As part of an evening discussion on hunger, Cambridge Mayor Henrietta Davis visited with the FUPpers and explained that issues of food insecurity and malnutrition very much affect the local community. For example, The Greater Boston Food Bank has seen a 23 percent increase in requests since 1995, according to Davis. As this was one of the week's volunteer sites, Davis expressed her enthusiasm for the students' interest in the local community.

"It makes a big difference to the community to know that MIT students are involved," said Davis.

Though FUP is an important introduction to service opportunities, urban issues and the local community, it is also an acclimation opportunity for MIT itself.

"FUP is an amazing introduction to MIT because of the resources it provides for incoming freshmen," says senior Caitlin Pomeroy, one of this year's FUP co-coordinators. "Not only are they instantly connected with other freshmen, but they are also met by caring upperclassmen who can show them everything they need to know to get around MIT."

Pomeroy was a FUPper herself when she was a freshman, and she returned to the program as a counselor for the next two years before assuming the coordinator position as a senior.

The boomerang effect of FUP is common, as many FUPpers return to the program by applying to a student leader position. Sophomore Shilpa Agrawal is another example of this, as she returned as a counselor this August after participating as a freshman in 2011.

"Looking back, signing up for FUP was one of the best decisions I've ever made," says Agrawal. "It's really shaped my MIT experience in a way that no other thing has. I got exposed to the public service culture at MIT, and service has become the most important thing for me here aside from academics."

In fact, Agrawal's interest in service was piqued as a result of a chance encounter during her own FUP experience. At a service placement, she built a bookcase with counselor and fellow student Noam Angrist, co-founder of Amphibious Achievement. As a result of their ensuing conversation, Angrist learned of her interest in writing, and he persuaded her to join the Amphibious Achievement staff as its grant writer.

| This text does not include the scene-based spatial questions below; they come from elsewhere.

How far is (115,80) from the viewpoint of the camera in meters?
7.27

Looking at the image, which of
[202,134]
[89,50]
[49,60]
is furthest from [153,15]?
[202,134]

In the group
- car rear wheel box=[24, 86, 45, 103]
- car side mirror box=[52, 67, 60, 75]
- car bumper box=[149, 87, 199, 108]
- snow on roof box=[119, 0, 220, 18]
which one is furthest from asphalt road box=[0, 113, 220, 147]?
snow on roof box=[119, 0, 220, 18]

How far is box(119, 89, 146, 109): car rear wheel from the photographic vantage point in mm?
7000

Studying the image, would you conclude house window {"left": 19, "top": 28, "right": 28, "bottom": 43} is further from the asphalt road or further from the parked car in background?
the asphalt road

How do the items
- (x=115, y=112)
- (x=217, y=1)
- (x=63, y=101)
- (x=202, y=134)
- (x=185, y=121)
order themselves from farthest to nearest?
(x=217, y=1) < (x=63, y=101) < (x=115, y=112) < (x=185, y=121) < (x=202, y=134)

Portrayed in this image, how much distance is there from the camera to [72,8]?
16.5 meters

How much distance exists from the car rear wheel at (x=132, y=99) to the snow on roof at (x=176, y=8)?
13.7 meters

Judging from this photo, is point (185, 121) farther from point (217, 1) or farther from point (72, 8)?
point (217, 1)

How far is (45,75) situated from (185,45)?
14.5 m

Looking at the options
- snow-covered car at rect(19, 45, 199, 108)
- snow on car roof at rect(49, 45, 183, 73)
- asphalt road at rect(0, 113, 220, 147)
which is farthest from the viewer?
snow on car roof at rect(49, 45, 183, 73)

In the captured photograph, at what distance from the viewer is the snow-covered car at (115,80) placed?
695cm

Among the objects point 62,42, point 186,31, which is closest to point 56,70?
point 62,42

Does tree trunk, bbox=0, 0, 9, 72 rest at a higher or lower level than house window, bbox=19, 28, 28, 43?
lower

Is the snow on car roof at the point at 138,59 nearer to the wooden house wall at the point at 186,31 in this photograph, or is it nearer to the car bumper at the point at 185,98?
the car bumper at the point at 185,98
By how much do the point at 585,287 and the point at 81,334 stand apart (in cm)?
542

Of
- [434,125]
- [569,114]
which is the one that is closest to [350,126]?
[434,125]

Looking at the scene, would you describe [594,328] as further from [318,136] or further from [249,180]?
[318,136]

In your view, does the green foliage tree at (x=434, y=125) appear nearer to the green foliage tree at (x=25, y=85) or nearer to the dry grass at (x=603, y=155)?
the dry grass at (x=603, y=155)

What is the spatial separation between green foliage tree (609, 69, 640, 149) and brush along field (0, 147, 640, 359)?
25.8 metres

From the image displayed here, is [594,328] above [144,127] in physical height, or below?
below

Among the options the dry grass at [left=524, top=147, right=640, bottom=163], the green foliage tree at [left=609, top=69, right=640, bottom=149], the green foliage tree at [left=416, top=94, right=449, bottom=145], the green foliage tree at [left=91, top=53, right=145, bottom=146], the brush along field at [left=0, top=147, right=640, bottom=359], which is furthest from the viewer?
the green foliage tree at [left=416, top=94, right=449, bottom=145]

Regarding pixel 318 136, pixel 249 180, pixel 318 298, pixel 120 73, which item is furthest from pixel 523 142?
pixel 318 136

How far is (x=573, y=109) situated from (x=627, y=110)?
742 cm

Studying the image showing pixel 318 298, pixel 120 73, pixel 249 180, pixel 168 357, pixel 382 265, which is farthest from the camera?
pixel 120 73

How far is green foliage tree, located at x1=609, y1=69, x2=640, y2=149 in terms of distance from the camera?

"Through FUP, I realized how much need there is in the community I moved in to and how much diversity there is in these organizations that exist," says Agrawal.

Though the primary goal of FUP is to expose student to service opportunities and urban issues around campus, it has a remarkable side effect of bringing students closer together.

This year, Agrawal lives in a five-person suite in Burton-Conner. Though all of her suitemates study different Courses, belong to different sororities and participate in different student groups, all five were FUPpers.

"FUP friendships last," she says.

Regardless of what Sylvia Atsaves' living situation will be next year, she finds that the strong sense of community FUP provided through shared service experiences has set her on the right trajectory.

"Learning how to work with people in a group, talk with others and convey your ideas and emotions can be applied to everything at MIT," she says. "Even psetting."